En el escrito, la central obrera sostiene que el pronunciamiento cuestionado “ha sido dictado por jueces comprendidos en causas legales de recusación, con clara ausencia de competencia y sobre la base de manifiestos yerros”, lo que -según advierte – genera un “gravamen irreparable” para los trabajadores.
Nulidad por falta de competencia
Otro de los puntos centrales es el pedido de nulidad absoluta de la resolución dictada el 23 de abril. Según la CGT, la Sala VIII carecía de competencia para intervenir, ya que la causa debía tramitar ante otra sala por aplicación del principio de prevención.

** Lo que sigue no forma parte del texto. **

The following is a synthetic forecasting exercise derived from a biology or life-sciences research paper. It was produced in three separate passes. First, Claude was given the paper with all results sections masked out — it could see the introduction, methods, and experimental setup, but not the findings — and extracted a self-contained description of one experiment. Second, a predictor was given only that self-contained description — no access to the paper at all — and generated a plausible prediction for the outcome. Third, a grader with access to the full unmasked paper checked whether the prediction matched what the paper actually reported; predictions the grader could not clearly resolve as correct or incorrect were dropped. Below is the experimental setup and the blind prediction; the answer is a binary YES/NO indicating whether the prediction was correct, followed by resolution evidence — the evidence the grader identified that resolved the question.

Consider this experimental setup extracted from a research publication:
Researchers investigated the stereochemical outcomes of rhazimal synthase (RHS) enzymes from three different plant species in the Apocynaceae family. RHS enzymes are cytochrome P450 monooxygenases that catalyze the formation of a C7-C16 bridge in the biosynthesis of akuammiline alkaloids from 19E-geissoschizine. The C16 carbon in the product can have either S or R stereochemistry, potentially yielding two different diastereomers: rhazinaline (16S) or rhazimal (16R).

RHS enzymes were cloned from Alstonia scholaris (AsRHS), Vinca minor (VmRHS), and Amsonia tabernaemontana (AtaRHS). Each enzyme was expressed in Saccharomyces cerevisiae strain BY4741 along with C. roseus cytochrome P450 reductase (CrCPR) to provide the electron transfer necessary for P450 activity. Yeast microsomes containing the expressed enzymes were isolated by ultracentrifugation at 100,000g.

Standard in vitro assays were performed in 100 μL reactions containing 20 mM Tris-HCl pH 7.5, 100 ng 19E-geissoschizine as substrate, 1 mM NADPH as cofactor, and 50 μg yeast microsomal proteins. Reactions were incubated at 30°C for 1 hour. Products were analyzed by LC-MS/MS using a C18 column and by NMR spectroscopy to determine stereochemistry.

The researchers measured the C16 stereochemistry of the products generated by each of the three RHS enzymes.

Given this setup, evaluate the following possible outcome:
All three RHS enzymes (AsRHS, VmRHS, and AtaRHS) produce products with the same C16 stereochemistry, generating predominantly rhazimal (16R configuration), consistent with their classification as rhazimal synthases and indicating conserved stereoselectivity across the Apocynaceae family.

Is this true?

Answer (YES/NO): YES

“El acto es nulo de nulidad absoluta”, sostiene el escrito, al tiempo que remarca que la decisión fue adoptada “sin correr traslado” a la parte actora, lo que vulneró el derecho de defensa. En esa línea, la organización sindical denuncia una “manifiesta parcialidad hacia el Estado Nacional” y cuestiona la “premura” con la que se dictó la resolución.
Críticas al contenido del fallo
La CGT también apunta contra los fundamentos de la decisión judicial. En particular, rechaza que se haya otorgado efecto suspensivo a la apelación del Estado, lo que dejó sin efecto práctico la medida cautelar que protegía derechos laborales.
“Nos cuesta imaginar por qué razón estos jueces consideran que los trabajadores no son socialmente vulnerables”, señala el escrito, en referencia a la interpretación de la ley de medidas cautelares contra el Estado.
Además, advierte que el criterio adoptado “haría desaparecer la justicia cautelar”, al permitir que una apelación paralice automáticamente cualquier medida de protección urgente.